FSA4; Validating Failure Rates and Managing End of Useful Life
Harvey T.Dearden BSc CEng FIET FInstMC FIMechE FIChemE
InstMC Registered Functional Safety Engineer 16/003
Director
SISSuite Ltd
There is a requirement in BS EN 61508 for
‘…assessing whether the demand rates and failure rates
during operation and maintenance are in accordance with assumptions made during the design of the
system.’
(Part 1, Clause 6.2.12 c, see also Figure 8) This requirement propagates into BS EN 61511 as
‘
Discrepancies between expected behaviour and actual behaviour of the SIS shall be analysed and,
where necessary, modifications made such that the required safety is maintained.
’ (Part 1, Clause
16.2.9) Easy to say, but how may we do this on a practicable basis in a real process plant operation?
In principle it is a straightforward matter; you identify the relevant equipment populations and
monitor the failure rates. In practice, the identification of the populations, and analysis of failures
may be less than straightforward.
The point of the monitoring is to identify where a failure rate is higher than anticipated, perhaps
because the assumed intrinsic device failure rate was optimistic or because the specifics of the
equipment deployment increase the failure rate, or the equipment is entering the wear-out phase and
approaching its end of life.
Any failure of equipment within a SIL rated function should be thoroughly analysed to identify the
cause of the failure and the possible implications for other similar equipment items deployed on SIL
rated duties. It would be unrealistic however to expect the same degree of analysis to extend to
equipment not deployed on SIL rated duties, particularly the typically much larger set of equipment
deployed on control and monitoring (rather than protection) duties. Much of this equipment will
‘repaired-by-replacement’ and detailed analysis of any failure is likely to be an unrealistic ambition.
But much of the equipment deployed on control and monitoring may well be the same as that
deployed on SIL rated duties.

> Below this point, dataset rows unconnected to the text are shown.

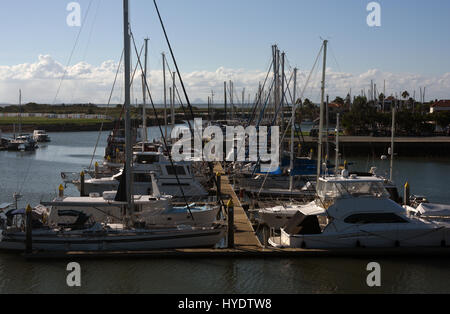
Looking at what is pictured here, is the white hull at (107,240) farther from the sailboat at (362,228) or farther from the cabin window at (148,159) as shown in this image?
the cabin window at (148,159)

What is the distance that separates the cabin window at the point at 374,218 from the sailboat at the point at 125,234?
4628mm

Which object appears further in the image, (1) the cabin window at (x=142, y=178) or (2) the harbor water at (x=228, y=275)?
(1) the cabin window at (x=142, y=178)

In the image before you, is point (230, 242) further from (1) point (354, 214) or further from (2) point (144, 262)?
(1) point (354, 214)

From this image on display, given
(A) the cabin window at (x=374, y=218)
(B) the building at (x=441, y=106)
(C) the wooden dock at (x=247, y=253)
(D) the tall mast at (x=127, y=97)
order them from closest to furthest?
1. (C) the wooden dock at (x=247, y=253)
2. (D) the tall mast at (x=127, y=97)
3. (A) the cabin window at (x=374, y=218)
4. (B) the building at (x=441, y=106)

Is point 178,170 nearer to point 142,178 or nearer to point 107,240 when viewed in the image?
point 142,178

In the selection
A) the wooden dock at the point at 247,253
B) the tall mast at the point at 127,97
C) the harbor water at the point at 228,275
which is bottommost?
the harbor water at the point at 228,275

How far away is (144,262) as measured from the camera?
57.7 ft

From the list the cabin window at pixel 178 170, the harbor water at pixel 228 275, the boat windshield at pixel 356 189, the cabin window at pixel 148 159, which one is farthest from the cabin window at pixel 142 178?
the boat windshield at pixel 356 189

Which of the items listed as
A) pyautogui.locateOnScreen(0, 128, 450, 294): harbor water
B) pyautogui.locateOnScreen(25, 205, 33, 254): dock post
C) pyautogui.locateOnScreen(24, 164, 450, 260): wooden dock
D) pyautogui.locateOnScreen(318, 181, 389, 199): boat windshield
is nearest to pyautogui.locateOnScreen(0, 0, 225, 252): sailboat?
pyautogui.locateOnScreen(25, 205, 33, 254): dock post

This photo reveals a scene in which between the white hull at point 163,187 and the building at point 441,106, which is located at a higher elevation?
the building at point 441,106

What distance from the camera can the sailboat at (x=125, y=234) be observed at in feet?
58.4

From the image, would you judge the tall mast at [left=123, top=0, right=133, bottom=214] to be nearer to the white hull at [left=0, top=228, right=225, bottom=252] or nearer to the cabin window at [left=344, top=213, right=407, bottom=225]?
the white hull at [left=0, top=228, right=225, bottom=252]

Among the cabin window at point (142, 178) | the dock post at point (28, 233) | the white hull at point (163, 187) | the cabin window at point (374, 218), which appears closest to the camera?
the dock post at point (28, 233)
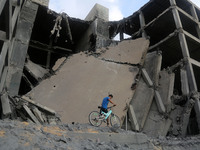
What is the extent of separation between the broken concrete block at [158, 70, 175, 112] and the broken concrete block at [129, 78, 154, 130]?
0.53 meters

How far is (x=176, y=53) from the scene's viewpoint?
1274cm

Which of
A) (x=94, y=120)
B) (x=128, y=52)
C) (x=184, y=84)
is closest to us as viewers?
(x=94, y=120)

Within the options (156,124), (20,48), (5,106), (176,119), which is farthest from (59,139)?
(20,48)

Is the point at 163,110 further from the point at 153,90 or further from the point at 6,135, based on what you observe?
the point at 6,135

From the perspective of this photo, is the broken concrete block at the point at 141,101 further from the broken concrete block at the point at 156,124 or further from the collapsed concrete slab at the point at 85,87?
the collapsed concrete slab at the point at 85,87

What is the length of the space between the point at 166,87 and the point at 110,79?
261 centimetres

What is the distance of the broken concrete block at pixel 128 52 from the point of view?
10.0 metres

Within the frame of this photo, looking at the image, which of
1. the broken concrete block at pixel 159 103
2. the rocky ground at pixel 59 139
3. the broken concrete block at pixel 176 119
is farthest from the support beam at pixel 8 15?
the broken concrete block at pixel 176 119

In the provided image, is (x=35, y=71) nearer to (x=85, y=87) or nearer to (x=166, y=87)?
(x=85, y=87)

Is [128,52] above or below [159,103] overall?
above

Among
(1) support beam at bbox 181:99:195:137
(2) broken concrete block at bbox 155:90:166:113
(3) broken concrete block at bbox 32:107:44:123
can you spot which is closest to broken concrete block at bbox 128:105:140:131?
(2) broken concrete block at bbox 155:90:166:113

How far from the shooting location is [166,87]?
9180 mm

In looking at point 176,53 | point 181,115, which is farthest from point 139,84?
point 176,53

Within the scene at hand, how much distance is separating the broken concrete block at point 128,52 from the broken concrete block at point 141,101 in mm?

This wider population set, in providing a broader sample, will be
potentially useful in identifying equipment failure rates.
From the perspective of integrity, it is the undetected dangerous failure rate that matters, and in
principle it would be possible to estimate and monitor the dangerous failure count. Since the split of
safe/dangerous failures in the non-SIL population is unlikely to be available we might estimate the
number of dangerous failures on the basis of the total number of failures and an estimate of the
Safe Failure Fraction (SFF). This estimate might be combined with any explicitly identified dangerous
failures in the SIL population to identify an estimate of the total number of dangerous failures within
the wider population. There are potential difficulties here however; undetected dangerous failures
are only revealed by proof tests, and some proof tests may be at extended intervals, and a given
element type might be subject to a range of test intervals. Note also that the classification as a
safe/dangerous failure may depend on the duty e.g. high/low trip function. Since the SIF population
would typically be a small subset of the broader population, there would likely be marginal
advantage over a simple total failure count. If there is a population of items exclusively dedicated to
SIF duties there may be some advantage in assessing the dangerous failure rate rather than the total
failure rate. Generally it will be much simpler to monitor a count of all failures (whether safe or
dangerous), with the working assumption that this will correlate with the dangerous failure rate. It
should be recognised that broad uncertainties are inevitable, we are not looking for marginal
refinement of failure rates here, rather we are looking for gross departures from expected
performance that should prompt investigation and possible revision of the claimed failure rates.